Speaking at the Consumer Analyst Group of New York conference yesterday (19 February), chief financial officer Jon Moeller said it hoped to “have negotiated and announced” all the deals “as early as this summer”, roughly one year from its initial announcement. Consequently, the brands should be under new ownership by 2016, allowing P&G to move into 2017 with its new range fully in place.

P&G has revealed 35 of the 100 brands it plans to boot out, spanning the breadth of its portfolio including Iams and smaller beauty products. Most noteworthy to date has been the sale of Duracell, which had annual sales of $2bn, to venture capitalists Berkshire Hathaway in exchange for the $4.7bn worth of shares it had in the P&G business.

The non-core brands are not bad businesses, Moeller insisted, they “simply do not play to our strengths”. A more focused will be much simpler for the business to market at a time when the company is searching for to improve profitability in a sustainable fashion.

Part of the gains will come from the company’s ongoing recalibration around more cost-effective marketing. Driven by the belief that digital media delivers higher ROI than TV or print, P&G is targeting savings from cheaper but better targeted digital media, search, social, video, and mobile.

P&G cited its popular Super Bowl spot for feminist hygiene brand Always as an example of how it was benefiting commercially from the shift. In just over one week, this spot generated nearly 4.5bn free impressions and was seen by over 50 per cent of the target women aged between the 12 and 24 demographic.

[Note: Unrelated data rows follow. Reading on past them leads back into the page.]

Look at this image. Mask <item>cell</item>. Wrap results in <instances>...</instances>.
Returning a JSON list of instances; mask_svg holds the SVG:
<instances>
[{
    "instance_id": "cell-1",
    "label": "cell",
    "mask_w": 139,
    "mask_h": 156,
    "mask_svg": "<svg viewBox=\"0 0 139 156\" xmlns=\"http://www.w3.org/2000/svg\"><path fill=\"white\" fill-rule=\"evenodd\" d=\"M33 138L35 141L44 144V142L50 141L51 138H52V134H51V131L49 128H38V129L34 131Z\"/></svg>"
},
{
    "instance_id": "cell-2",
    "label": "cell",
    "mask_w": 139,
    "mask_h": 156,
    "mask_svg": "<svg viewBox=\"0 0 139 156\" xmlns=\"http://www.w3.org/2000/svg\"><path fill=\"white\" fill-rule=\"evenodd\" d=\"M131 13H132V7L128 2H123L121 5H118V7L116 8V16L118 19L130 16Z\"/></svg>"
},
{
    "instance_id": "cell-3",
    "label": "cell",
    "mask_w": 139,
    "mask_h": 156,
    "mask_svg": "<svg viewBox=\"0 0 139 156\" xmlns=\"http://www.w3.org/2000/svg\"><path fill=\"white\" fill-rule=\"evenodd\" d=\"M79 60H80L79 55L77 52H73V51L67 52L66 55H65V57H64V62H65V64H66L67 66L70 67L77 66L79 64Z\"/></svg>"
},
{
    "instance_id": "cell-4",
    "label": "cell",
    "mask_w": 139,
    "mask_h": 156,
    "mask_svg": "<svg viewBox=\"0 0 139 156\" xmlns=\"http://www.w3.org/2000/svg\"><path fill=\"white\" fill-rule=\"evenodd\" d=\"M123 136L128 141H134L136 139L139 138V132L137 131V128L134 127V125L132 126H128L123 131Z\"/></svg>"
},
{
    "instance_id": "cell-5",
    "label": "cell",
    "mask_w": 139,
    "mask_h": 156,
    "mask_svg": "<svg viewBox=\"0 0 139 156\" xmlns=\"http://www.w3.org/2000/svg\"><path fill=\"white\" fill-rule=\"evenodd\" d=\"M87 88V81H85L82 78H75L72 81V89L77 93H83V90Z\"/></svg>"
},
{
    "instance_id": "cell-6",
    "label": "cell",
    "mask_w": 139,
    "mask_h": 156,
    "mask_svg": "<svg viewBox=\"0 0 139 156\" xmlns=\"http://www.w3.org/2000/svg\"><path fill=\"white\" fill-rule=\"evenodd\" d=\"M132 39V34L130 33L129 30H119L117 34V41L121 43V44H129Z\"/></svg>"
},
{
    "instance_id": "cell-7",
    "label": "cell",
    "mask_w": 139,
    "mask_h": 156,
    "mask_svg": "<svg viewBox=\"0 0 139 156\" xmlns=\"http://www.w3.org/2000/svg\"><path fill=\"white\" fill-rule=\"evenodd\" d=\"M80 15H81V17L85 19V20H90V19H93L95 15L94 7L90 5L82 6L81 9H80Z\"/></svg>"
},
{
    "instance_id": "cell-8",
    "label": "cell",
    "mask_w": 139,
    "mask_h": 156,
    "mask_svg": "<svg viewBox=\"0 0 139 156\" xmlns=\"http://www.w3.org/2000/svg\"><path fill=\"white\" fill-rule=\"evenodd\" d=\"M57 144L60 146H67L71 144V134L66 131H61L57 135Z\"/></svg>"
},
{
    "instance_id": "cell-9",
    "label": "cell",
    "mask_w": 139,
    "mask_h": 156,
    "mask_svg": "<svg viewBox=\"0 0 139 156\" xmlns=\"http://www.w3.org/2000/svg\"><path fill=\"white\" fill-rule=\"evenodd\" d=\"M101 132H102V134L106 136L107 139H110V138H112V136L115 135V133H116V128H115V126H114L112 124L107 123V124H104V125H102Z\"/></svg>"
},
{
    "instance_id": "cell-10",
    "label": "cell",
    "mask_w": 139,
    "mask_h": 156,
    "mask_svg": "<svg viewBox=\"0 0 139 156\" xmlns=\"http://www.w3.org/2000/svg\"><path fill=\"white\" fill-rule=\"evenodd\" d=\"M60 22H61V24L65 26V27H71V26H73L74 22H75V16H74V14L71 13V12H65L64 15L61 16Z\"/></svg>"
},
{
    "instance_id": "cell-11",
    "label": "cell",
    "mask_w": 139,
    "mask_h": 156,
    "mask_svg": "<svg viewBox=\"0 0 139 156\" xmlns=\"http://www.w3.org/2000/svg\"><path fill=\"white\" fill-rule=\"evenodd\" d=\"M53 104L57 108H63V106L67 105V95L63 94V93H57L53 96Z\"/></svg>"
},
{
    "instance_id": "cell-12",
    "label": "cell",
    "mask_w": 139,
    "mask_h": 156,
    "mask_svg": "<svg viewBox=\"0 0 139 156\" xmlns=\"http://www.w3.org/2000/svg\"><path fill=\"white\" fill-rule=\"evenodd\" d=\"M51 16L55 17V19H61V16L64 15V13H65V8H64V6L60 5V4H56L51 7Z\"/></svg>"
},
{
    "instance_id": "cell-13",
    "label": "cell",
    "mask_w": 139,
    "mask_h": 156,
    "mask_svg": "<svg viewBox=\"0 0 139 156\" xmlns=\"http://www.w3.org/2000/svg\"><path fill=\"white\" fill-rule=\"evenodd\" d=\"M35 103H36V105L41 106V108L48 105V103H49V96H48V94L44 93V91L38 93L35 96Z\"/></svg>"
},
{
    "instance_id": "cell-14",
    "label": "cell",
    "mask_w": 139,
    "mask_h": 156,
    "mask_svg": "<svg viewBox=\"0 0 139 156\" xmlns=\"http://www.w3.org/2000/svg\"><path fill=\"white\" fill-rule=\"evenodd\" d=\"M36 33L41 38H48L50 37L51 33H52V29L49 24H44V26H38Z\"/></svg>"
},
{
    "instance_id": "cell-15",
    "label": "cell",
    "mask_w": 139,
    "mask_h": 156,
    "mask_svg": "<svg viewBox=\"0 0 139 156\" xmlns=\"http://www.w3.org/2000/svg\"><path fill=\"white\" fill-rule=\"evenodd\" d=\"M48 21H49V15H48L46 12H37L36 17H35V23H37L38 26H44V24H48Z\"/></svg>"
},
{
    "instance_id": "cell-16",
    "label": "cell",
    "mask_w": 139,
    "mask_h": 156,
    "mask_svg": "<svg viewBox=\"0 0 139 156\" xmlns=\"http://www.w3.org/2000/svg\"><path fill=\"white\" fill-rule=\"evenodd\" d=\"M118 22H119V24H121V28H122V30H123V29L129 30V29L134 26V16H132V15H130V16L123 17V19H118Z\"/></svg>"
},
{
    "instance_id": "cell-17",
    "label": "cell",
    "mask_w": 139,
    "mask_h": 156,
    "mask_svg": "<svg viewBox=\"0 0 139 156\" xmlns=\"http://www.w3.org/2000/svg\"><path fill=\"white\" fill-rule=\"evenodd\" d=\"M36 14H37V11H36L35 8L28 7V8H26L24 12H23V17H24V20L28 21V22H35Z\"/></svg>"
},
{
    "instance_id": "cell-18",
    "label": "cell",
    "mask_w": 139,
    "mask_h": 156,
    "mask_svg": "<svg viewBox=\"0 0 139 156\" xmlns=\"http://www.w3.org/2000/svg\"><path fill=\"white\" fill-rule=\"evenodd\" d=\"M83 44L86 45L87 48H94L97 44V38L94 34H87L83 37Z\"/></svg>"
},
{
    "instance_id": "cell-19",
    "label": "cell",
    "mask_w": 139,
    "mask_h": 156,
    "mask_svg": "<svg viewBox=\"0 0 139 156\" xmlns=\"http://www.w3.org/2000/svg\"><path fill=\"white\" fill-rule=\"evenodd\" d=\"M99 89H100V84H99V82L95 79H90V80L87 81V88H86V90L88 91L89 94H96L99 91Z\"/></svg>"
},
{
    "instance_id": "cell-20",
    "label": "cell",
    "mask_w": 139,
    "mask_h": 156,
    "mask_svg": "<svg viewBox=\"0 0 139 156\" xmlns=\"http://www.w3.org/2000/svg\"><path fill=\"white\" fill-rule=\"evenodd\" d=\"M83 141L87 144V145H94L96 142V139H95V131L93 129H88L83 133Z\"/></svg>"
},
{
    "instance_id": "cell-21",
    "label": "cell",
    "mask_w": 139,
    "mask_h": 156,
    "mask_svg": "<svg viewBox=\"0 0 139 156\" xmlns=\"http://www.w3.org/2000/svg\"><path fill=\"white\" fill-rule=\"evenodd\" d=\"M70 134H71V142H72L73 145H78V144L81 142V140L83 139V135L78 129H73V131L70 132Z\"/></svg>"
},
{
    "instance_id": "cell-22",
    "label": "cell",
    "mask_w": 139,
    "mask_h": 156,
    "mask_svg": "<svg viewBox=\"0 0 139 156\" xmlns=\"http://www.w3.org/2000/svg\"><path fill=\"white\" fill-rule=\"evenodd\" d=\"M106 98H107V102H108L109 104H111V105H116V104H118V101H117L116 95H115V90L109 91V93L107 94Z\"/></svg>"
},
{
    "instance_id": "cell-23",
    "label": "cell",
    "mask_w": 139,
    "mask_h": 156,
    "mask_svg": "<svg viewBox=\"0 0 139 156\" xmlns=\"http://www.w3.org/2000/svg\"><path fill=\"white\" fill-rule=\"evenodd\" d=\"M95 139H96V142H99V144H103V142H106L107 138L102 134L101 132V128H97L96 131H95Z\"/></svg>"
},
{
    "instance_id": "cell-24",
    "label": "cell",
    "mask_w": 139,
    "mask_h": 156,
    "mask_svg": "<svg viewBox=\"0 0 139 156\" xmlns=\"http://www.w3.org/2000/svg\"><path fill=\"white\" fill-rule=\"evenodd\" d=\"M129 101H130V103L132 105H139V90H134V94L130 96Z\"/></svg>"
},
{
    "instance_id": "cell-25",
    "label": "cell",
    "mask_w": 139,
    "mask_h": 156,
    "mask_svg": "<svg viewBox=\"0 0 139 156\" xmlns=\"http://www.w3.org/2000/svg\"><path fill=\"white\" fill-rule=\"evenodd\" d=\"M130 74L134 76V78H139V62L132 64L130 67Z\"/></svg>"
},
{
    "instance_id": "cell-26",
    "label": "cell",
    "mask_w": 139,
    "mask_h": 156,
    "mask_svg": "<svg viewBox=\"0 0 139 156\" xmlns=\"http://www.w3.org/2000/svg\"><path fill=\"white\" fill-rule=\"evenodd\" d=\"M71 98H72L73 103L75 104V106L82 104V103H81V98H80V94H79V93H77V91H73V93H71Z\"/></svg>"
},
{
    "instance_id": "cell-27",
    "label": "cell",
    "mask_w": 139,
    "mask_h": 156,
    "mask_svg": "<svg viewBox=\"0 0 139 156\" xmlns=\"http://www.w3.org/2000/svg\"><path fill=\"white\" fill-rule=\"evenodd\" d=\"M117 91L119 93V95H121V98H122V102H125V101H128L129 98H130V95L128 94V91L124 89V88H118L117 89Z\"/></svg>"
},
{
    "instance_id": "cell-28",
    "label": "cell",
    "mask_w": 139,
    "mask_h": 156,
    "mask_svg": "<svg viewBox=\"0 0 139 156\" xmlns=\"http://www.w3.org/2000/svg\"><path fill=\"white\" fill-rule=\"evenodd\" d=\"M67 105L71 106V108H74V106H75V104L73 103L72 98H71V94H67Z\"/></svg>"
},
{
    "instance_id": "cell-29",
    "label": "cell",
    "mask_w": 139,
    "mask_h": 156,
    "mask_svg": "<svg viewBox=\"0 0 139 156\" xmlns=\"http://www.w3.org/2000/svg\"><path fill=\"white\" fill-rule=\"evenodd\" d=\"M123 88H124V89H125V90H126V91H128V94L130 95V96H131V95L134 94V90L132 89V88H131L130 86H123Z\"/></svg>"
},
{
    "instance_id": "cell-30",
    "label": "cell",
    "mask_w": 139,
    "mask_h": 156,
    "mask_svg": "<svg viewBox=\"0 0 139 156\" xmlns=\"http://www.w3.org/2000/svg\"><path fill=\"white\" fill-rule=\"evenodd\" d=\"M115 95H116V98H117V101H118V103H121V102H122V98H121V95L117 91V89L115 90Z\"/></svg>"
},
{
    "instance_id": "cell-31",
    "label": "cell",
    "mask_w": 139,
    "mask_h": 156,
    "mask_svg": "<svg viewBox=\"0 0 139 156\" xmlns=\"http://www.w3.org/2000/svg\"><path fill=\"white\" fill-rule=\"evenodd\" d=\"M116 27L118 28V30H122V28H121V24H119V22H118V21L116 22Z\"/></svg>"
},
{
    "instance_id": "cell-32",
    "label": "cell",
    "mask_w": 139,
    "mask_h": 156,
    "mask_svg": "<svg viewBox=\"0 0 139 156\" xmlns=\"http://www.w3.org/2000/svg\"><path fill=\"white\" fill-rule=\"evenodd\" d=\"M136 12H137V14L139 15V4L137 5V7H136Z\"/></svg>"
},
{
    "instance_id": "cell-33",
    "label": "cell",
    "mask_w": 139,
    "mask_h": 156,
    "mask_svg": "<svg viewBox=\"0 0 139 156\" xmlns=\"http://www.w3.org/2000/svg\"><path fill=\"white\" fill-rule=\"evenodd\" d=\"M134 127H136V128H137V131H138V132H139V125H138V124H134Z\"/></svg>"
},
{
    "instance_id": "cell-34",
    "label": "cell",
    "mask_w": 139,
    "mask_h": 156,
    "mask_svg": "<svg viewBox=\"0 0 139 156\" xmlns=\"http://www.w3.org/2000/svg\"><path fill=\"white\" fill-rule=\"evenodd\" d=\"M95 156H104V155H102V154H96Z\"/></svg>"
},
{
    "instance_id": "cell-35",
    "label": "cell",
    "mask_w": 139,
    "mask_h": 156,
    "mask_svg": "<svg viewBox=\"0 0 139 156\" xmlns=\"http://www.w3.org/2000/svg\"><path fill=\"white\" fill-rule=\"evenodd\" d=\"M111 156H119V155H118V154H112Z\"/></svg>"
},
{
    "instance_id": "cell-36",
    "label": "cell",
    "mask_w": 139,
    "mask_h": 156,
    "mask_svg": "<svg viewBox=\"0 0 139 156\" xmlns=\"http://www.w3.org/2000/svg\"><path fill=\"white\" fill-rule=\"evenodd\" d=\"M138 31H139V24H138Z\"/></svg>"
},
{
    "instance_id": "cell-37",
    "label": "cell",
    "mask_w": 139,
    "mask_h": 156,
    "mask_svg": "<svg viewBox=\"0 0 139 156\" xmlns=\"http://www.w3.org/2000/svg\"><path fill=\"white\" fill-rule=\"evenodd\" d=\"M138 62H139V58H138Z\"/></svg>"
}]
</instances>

“We achieved in store activation and retail customers representing about 80 per cent of North America sales resulting in a high-single digit sales increase with some retail partners. And Always pads weekly dollar sales were up 6 per cent ahead of the average week this fiscal year," claimed Moeller.

The FMCG company’s efforts to spur growth took a knock at the end of last year, forcing it to slash its sales target for its full financial year by 5 per cent, far more than planned. Sales slid 4 per cent year-on-year to $20.2bn in the three months to December.